In July 2022, the World Health Organization declared the multiregional outbreak of Mpox (formerly monkeypox) a public health emergency of international concern.1,2 Mpox is a disease caused by the monkeypox virus that can cause symptoms similar to smallpox, such as rash, fever and headaches. Aside from potential scar marks and skin discolouration, most patients typically fully recover. However, some people can develop complications and become very sick.1,3 

Currently, there are no specific treatments for Mpox. What is done is a management of the symptoms, such as taking care of the rash, managing pain and preventing complications.1,3 

Therefore, prevention measures are important to help stop an outbreak. Mpox can be prevented by avoiding physical contact with someone with the disease and, for people at risk, vaccines can help prevent the infection.1,3 

Understanding monkeypox

Definition and transmission

Mpox, formerly called monkeypox, is caused by the monkeypox virus, a type of virus belonging to the same family as the ones that cause smallpox and cowpox. This disease is considered a zoonosis disease- an infectious disease that has been transmitted from non-human animals to humans. For example, mice, rats, squirrels, monkeys, primates, hedgehogs, and pigs can be infected with the virus, particularly in African regions.1,3 

The transmission of Mpox can occur from animals to humans, but the current epidemic is primarily due to human-to-human transmission. The transmission can occur through1,3 

Animals to humansHuman-to-human transmission
Bites or scratches, 
Hunting, 
Skinning, 
Trapping, 
Playing with carcasses, 
Cooking, 
Eating animals. 
Respiratory droplets, 
Contaminated surfaces,
Bodily fluids such as urine, saliva, semen, and faeces,
Direct contact with patients' lesions, in the mouth or on genitals.

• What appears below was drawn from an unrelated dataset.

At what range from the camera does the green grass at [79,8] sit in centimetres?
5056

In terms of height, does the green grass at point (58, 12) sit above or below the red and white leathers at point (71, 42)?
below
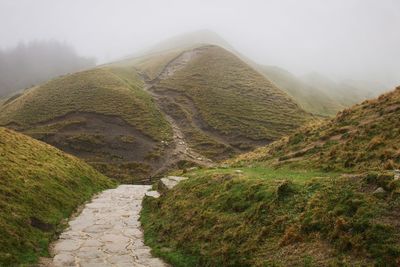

Signs, symptoms and complications

Mpox symptoms typically manifest within one to three weeks after infection, lasting two to four weeks, and varying according to individual immune system strength. Mpox resembles smallpox and common symptoms include:1,2,3 

  • Fever
  • Sore throat
  • Headache, muscle aches, and back pain
  • Low energy
  • Swollen lymph nodes
  • Rash

The rash, a characteristic symptom that can appear anywhere on the body, progresses from flat sores to fluid-filled blisters, becoming itchy and painful before crusting over and falling off. Some people may have one or a few skin lesions, while others may have hundreds. When all sores heal and a new layer of skin forms, the person is not considered infectious anymore.1,2,3  

Although most people fully recover, children, pregnant and people with weak immune systems are at risk for complications from Mpox, such as:1,2,3 

  • Pneumonia
  • Corneal infection with loss of vision
  • Pain or difficulty swallowing
  • Vomiting and diarrhoea, causing severe dehydration or malnutrition
  • The skin can become infected and cause serious skin damage
  • Inflammatory response in the brain, heart and other organs
  • Death

Diagnosis

Because mpox has similarities to other infections, identifying this disease can be difficult. Therefore, testing is very important for accurate diagnosis. The preferred method for detecting Mpox DNA is the Polymerase chain reaction (PCR), which is done with samples taken from skin lesions or other sites if lesions are absent. Blood tests may be useful in some cases, but they have limitations because they do not distinguish between viruses that are related to Mpox.1,2,3 

Treatment

Currently, there is no specific medication to treat Mpox. The treatment focuses on managing symptoms, preventing complications, and supporting the patient through the disease. Those measures include pain management, ensuring the patient stays hydrated and well-fed, treating secondary bacterial infections, and protecting vulnerable areas like the eyes and genitals. While there are no specific medications for Mpox, antivirals approved for smallpox may be effective for specific cases.1,2,3 

Preventing Mpox

If you have Mpox, some measures can be taken to help symptoms and prevent infecting others, such as:1,4

  • Stay home and isolate
  • Wear masks around others
  • Cover lesions until they heal naturally
  • Wash hands frequently
  • Avoid touching shared items

It's important not to pop blisters or scratch sores, and don’t shave areas with sores until they heal to prevent spreading the rash.1

If you don’t have Mpox, you can protect yourself by:1,4

  • Avoiding close contact with infected individuals (don’t kiss, hug, or have sex with them)
  • Avoiding direct skin-to-skin contact with people displaying rash-like symptoms
  • Practising good hygiene and washing your hands often
  • Avoiding sharing personal items

Getting vaccinated can also help prevent infection.1 Check what are the vaccine’s efficacy and recommendations for Mpox below.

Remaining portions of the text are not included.